(Task inputs)

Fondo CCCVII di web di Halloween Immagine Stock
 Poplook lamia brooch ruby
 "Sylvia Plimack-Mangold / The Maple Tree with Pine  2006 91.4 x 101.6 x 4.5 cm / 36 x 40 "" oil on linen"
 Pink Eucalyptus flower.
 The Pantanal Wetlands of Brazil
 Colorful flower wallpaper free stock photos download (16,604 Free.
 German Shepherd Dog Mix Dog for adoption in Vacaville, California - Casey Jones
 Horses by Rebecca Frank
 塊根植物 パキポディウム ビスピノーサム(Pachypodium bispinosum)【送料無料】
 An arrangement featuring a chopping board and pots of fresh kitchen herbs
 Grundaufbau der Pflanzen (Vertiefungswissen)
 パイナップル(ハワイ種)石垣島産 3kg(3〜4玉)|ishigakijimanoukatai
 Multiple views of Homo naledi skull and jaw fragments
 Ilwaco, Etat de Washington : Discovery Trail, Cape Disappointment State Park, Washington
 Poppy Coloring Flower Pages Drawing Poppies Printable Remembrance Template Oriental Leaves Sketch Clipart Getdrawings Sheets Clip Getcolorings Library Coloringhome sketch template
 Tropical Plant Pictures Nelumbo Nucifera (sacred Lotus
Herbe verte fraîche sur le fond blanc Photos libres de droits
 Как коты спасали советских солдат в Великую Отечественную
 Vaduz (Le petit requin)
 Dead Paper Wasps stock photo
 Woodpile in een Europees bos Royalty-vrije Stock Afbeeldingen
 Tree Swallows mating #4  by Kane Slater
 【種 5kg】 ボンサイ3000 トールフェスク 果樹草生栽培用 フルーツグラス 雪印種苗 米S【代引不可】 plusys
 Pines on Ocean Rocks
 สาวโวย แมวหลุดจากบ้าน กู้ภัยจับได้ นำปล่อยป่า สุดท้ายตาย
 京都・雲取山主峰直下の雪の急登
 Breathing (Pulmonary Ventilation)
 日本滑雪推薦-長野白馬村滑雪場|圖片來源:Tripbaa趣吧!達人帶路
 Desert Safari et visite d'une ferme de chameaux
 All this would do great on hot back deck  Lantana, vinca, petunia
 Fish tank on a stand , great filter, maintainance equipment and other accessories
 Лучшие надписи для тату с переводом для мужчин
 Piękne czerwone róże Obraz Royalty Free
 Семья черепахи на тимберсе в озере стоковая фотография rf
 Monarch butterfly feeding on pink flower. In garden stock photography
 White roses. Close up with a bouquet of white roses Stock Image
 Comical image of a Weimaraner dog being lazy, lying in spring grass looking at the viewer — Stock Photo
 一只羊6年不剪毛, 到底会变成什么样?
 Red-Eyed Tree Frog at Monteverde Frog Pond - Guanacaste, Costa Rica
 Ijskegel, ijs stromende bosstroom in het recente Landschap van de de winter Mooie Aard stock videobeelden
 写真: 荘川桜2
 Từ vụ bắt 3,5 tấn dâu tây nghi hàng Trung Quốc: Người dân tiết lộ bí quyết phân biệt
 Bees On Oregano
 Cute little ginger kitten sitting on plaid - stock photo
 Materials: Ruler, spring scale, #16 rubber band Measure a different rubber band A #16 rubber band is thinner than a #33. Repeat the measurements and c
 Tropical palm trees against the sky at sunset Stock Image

(End Task inputs)

What the task requires
Give back the entries above precisely as they appear.

Response to this task
Fondo CCCVII di web di Halloween Immagine Stock
 Poplook lamia brooch ruby
 "Sylvia Plimack-Mangold / The Maple Tree with Pine  2006 91.4 x 101.6 x 4.5 cm / 36 x 40 "" oil on linen"
 Pink Eucalyptus flower.
 The Pantanal Wetlands of Brazil
 Colorful flower wallpaper free stock photos download (16,604 Free.
 German Shepherd Dog Mix Dog for adoption in Vacaville, California - Casey Jones
 Horses by Rebecca Frank
 塊根植物 パキポディウム ビスピノーサム(Pachypodium bispinosum)【送料無料】
 An arrangement featuring a chopping board and pots of fresh kitchen herbs
 Grundaufbau der Pflanzen (Vertiefungswissen)
 パイナップル(ハワイ種)石垣島産 3kg(3〜4玉)|ishigakijimanoukatai
 Multiple views of Homo naledi skull and jaw fragments
 Ilwaco, Etat de Washington : Discovery Trail, Cape Disappointment State Park, Washington
 Poppy Coloring Flower Pages Drawing Poppies Printable Remembrance Template Oriental Leaves Sketch Clipart Getdrawings Sheets Clip Getcolorings Library Coloringhome sketch template
 Tropical Plant Pictures Nelumbo Nucifera (sacred Lotus
Herbe verte fraîche sur le fond blanc Photos libres de droits
 Как коты спасали советских солдат в Великую Отечественную
 Vaduz (Le petit requin)
 Dead Paper Wasps stock photo
 Woodpile in een Europees bos Royalty-vrije Stock Afbeeldingen
 Tree Swallows mating #4  by Kane Slater
 【種 5kg】 ボンサイ3000 トールフェスク 果樹草生栽培用 フルーツグラス 雪印種苗 米S【代引不可】 plusys
 Pines on Ocean Rocks
 สาวโวย แมวหลุดจากบ้าน กู้ภัยจับได้ นำปล่อยป่า สุดท้ายตาย
 京都・雲取山主峰直下の雪の急登
 Breathing (Pulmonary Ventilation)
 日本滑雪推薦-長野白馬村滑雪場|圖片來源:Tripbaa趣吧!達人帶路
 Desert Safari et visite d'une ferme de chameaux
 All this would do great on hot back deck  Lantana, vinca, petunia
 Fish tank on a stand , great filter, maintainance equipment and other accessories
 Лучшие надписи для тату с переводом для мужчин
 Piękne czerwone róże Obraz Royalty Free
 Семья черепахи на тимберсе в озере стоковая фотография rf
 Monarch butterfly feeding on pink flower. In garden stock photography
 White roses. Close up with a bouquet of white roses Stock Image
 Comical image of a Weimaraner dog being lazy, lying in spring grass looking at the viewer — Stock Photo
 一只羊6年不剪毛, 到底会变成什么样?
 Red-Eyed Tree Frog at Monteverde Frog Pond - Guanacaste, Costa Rica
 Ijskegel, ijs stromende bosstroom in het recente Landschap van de de winter Mooie Aard stock videobeelden
 写真: 荘川桜2
 Từ vụ bắt 3,5 tấn dâu tây nghi hàng Trung Quốc: Người dân tiết lộ bí quyết phân biệt
 Bees On Oregano
 Cute little ginger kitten sitting on plaid - stock photo
 Materials: Ruler, spring scale, #16 rubber band Measure a different rubber band A #16 rubber band is thinner than a #33. Repeat the measurements and c
 Tropical palm trees against the sky at sunset Stock Image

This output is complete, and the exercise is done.